Rosenbrock banana¶

Here, we perform optimization for the Rosenbrock banana function, which does not require an AMICI model. In particular, we try several ways of specifying derivative information.

[1]:

# install if not done yet
# %pip install pypesto --quiet

[2]:

import matplotlib.pyplot as plt
import numpy as np
import scipy as sp
from mpl_toolkits.mplot3d import Axes3D

import pypesto
import pypesto.visualize as visualize

%matplotlib inline

Define the objective and problem¶

[3]:

# first type of objective
objective1 = pypesto.Objective(
    fun=sp.optimize.rosen,
    grad=sp.optimize.rosen_der,
    hess=sp.optimize.rosen_hess,
)

# second type of objective
def rosen2(x):
    return (
        sp.optimize.rosen(x),
        sp.optimize.rosen_der(x),
        sp.optimize.rosen_hess(x),
    )


objective2 = pypesto.Objective(fun=rosen2, grad=True, hess=True)

dim_full = 10
lb = -5 * np.ones((dim_full, 1))
ub = 5 * np.ones((dim_full, 1))

problem1 = pypesto.Problem(objective=objective1, lb=lb, ub=ub)
problem2 = pypesto.Problem(objective=objective2, lb=lb, ub=ub)

Illustration¶

[4]:

x = np.arange(-2, 2, 0.1)
y = np.arange(-2, 2, 0.1)
x, y = np.meshgrid(x, y)
z = np.zeros_like(x)
for j in range(0, x.shape[0]):
    for k in range(0, x.shape[1]):
        z[j, k] = objective1([x[j, k], y[j, k]], (0,))

[5]:

fig = plt.figure()
fig.set_size_inches(*(14, 10))
ax = plt.axes(projection="3d")
ax.plot_surface(X=x, Y=y, Z=z)
plt.xlabel("x axis")
plt.ylabel("y axis")
ax.set_title("cost function values")

[5]:

Text(0.5, 0.92, 'cost function values')

Run optimization¶

[6]:

import pypesto.optimize as optimize

[7]:

# create different optimizers
optimizer_bfgs = optimize.ScipyOptimizer(method="l-bfgs-b")
optimizer_tnc = optimize.ScipyOptimizer(method="TNC")
optimizer_dogleg = optimize.ScipyOptimizer(method="dogleg")

# set number of starts
n_starts = 20

# save optimizer trace
history_options = pypesto.HistoryOptions(trace_record=True)

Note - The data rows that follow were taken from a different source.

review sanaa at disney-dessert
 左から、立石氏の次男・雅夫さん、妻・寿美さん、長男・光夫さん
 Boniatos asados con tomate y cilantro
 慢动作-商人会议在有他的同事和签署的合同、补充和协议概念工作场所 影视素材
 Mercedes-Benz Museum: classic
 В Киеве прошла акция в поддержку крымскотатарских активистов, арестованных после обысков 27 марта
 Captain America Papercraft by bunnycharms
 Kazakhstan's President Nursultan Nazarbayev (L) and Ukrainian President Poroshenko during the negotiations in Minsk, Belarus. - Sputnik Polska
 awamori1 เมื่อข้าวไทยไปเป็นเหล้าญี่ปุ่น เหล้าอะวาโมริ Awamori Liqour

# Run optimizaitons for different optimzers
result1_bfgs = optimize.minimize(
    problem=problem1,
    optimizer=optimizer_bfgs,
    n_starts=n_starts,
    history_options=history_options,
    filename=None,
)
result1_tnc = optimize.minimize(
    problem=problem1,
    optimizer=optimizer_tnc,
    n_starts=n_starts,
    history_options=history_options,
    filename=None,
)
result1_dogleg = optimize.minimize(
    problem=problem1,
    optimizer=optimizer_dogleg,
    n_starts=n_starts,
    history_options=history_options,
    filename=None,
)

# Optimize second type of objective
result2 = optimize.minimize(
    problem=problem2, optimizer=optimizer_tnc, n_starts=n_starts, filename=None
)

100%|█████████████████████████████████████████████████████████████████| 20/20 [00:00<00:00, 23.57it/s]
100%|█████████████████████████████████████████████████████████████████| 20/20 [00:01<00:00, 13.47it/s]
100%|████████████████████████████████████████████████████████████████| 20/20 [00:00<00:00, 259.22it/s]
100%|█████████████████████████████████████████████████████████████████| 20/20 [00:01<00:00, 10.49it/s]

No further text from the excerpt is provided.